ASSIGNMENT: Retype exactly what appears below from the line containing "Border of pomegranate" down to the line containing "After a century", keeping both end lines. Do not include pictures.

INFORMATION:
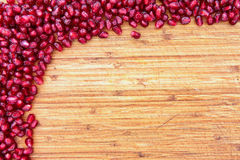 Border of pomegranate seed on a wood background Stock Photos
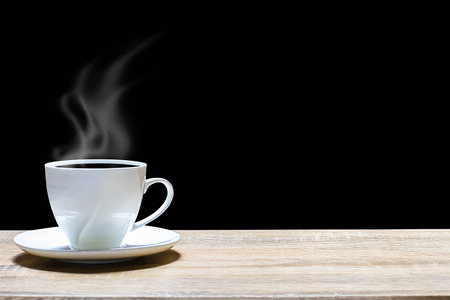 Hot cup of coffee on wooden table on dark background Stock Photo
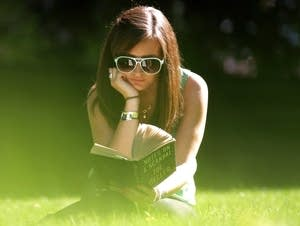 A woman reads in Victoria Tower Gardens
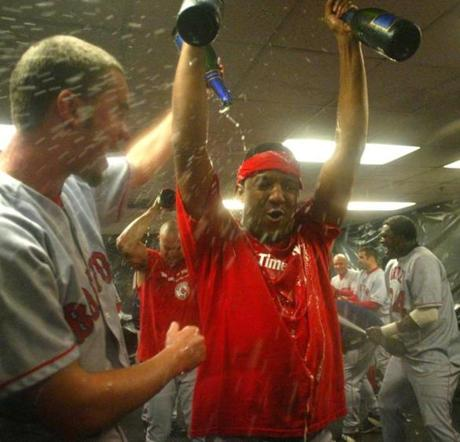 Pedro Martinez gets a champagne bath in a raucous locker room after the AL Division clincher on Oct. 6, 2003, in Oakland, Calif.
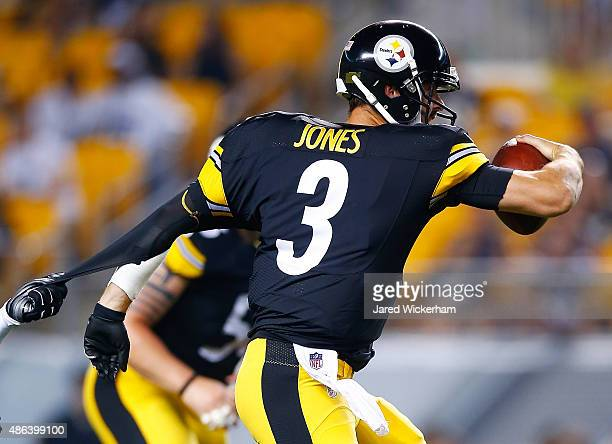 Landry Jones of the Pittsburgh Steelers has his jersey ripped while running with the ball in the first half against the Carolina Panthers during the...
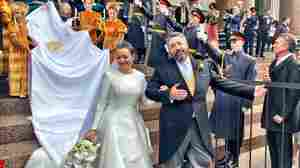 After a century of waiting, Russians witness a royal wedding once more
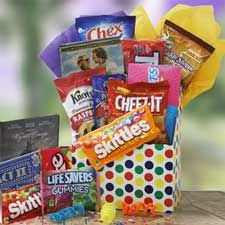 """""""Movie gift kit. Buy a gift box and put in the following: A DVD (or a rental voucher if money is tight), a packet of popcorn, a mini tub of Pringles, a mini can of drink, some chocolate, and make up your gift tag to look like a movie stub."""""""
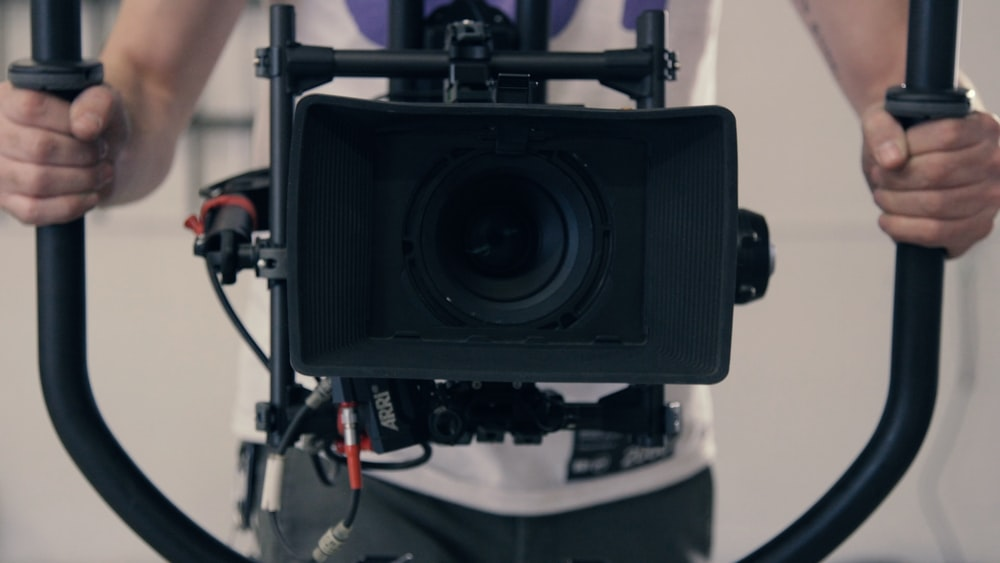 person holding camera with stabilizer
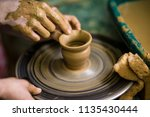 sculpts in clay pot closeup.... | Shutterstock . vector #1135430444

---

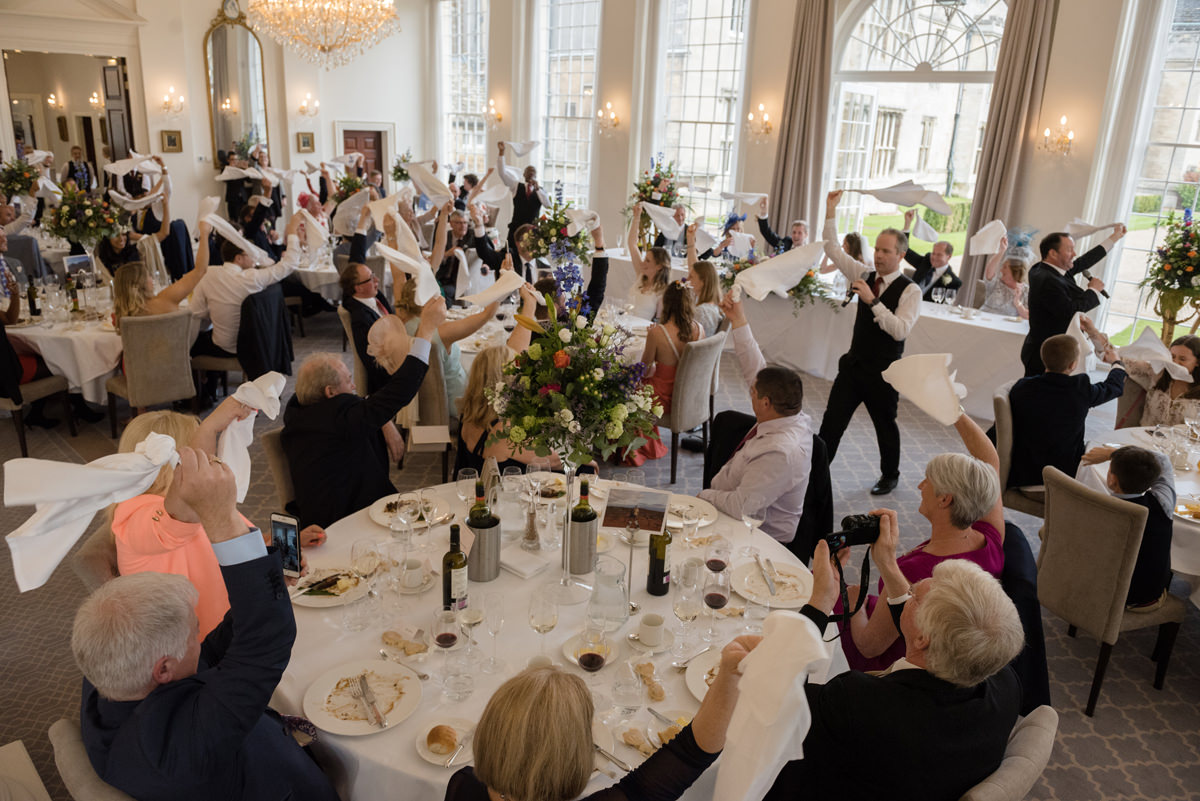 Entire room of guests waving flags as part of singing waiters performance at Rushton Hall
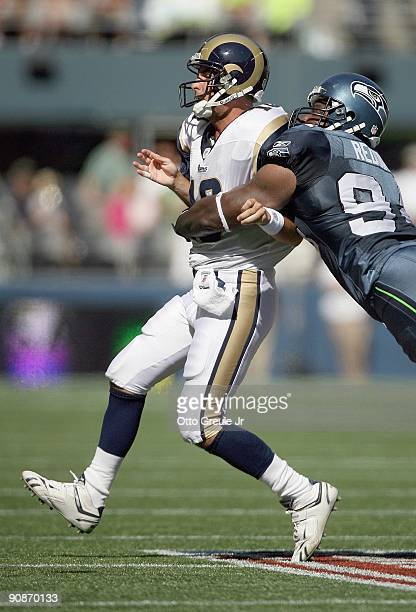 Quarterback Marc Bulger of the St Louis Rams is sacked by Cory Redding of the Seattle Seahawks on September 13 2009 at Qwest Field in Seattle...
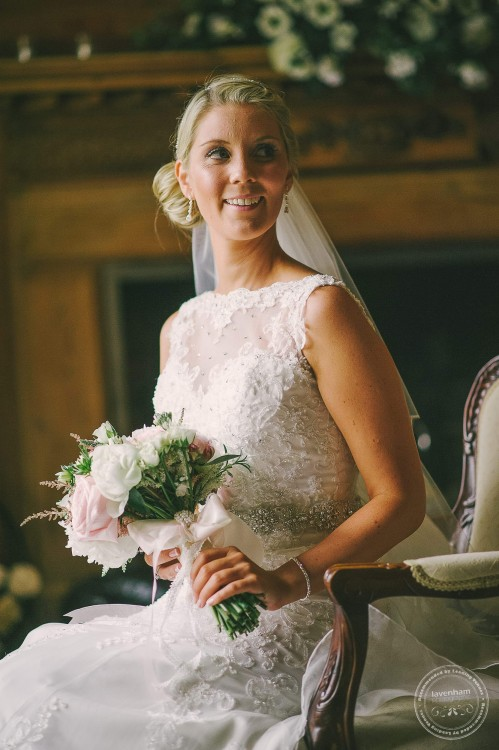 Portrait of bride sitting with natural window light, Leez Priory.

RESPONSE:
 Border of pomegranate seed on a wood background Stock Photos
 Hot cup of coffee on wooden table on dark background Stock Photo
 A woman reads in Victoria Tower Gardens
 Pedro Martinez gets a champagne bath in a raucous locker room after the AL Division clincher on Oct. 6, 2003, in Oakland, Calif.
 Landry Jones of the Pittsburgh Steelers has his jersey ripped while running with the ball in the first half against the Carolina Panthers during the...
 After a century of waiting, Russians witness a royal wedding once more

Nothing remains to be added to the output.